Saved entries:
────────────────────────────────────────

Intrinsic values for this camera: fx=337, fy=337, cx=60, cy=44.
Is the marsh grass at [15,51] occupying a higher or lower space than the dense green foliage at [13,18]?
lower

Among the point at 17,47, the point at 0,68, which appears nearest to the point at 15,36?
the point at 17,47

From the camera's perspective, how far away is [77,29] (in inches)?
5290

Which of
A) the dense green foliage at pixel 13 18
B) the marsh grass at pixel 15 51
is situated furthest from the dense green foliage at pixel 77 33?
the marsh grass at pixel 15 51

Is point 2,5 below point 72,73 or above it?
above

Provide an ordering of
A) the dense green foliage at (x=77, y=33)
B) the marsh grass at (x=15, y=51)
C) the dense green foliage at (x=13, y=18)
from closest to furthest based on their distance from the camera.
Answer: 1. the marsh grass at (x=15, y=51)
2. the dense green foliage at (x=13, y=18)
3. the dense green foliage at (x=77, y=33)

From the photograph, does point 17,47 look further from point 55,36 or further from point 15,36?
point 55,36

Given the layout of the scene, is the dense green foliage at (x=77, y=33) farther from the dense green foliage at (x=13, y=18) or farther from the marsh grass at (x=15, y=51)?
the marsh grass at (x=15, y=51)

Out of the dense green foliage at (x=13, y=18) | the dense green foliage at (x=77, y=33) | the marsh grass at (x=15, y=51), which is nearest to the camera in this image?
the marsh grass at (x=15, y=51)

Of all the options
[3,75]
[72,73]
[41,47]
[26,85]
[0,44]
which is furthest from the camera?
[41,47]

────────────────────────────────────────

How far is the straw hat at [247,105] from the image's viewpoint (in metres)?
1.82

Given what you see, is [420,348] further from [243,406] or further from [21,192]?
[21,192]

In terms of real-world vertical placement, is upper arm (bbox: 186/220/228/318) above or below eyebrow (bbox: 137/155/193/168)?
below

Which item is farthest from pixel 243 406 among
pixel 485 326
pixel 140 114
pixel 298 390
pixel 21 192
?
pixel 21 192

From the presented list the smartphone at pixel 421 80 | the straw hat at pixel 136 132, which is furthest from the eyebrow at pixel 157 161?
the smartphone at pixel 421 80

────────────────────────────────────────

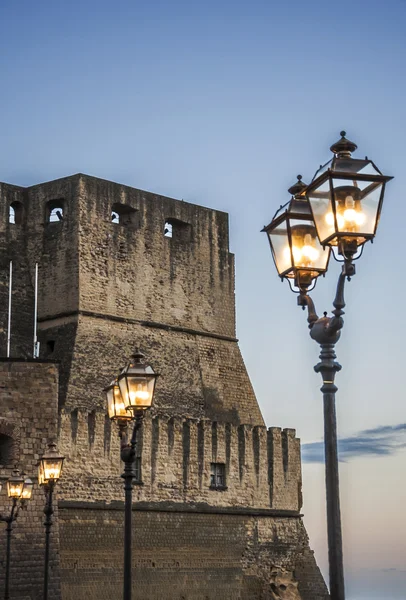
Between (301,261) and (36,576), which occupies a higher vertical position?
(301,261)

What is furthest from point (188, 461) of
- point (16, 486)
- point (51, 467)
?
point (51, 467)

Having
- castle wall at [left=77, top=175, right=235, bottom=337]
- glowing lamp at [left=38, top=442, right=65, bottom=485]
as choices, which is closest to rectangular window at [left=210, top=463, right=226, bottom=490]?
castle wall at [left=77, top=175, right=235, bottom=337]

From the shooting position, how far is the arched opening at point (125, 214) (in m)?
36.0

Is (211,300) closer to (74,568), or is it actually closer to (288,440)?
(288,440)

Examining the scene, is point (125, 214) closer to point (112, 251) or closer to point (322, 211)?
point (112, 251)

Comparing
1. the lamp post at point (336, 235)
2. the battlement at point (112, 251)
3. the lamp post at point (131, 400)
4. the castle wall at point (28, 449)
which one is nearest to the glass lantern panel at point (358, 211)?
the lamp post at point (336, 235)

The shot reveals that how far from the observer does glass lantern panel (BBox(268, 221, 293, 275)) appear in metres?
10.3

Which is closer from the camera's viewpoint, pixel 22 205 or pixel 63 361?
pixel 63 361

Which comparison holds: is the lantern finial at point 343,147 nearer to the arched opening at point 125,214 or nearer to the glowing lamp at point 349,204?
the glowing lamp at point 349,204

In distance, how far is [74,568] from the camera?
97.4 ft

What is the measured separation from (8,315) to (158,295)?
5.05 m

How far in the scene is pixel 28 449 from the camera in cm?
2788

────────────────────────────────────────

§ **What you will do**:
Copy out every line of the records above that contains the string "position".

§ **Response below**:
Between (301,261) and (36,576), which occupies a higher vertical position?
From the shooting position, how far is the arched opening at point (125, 214) (in m)?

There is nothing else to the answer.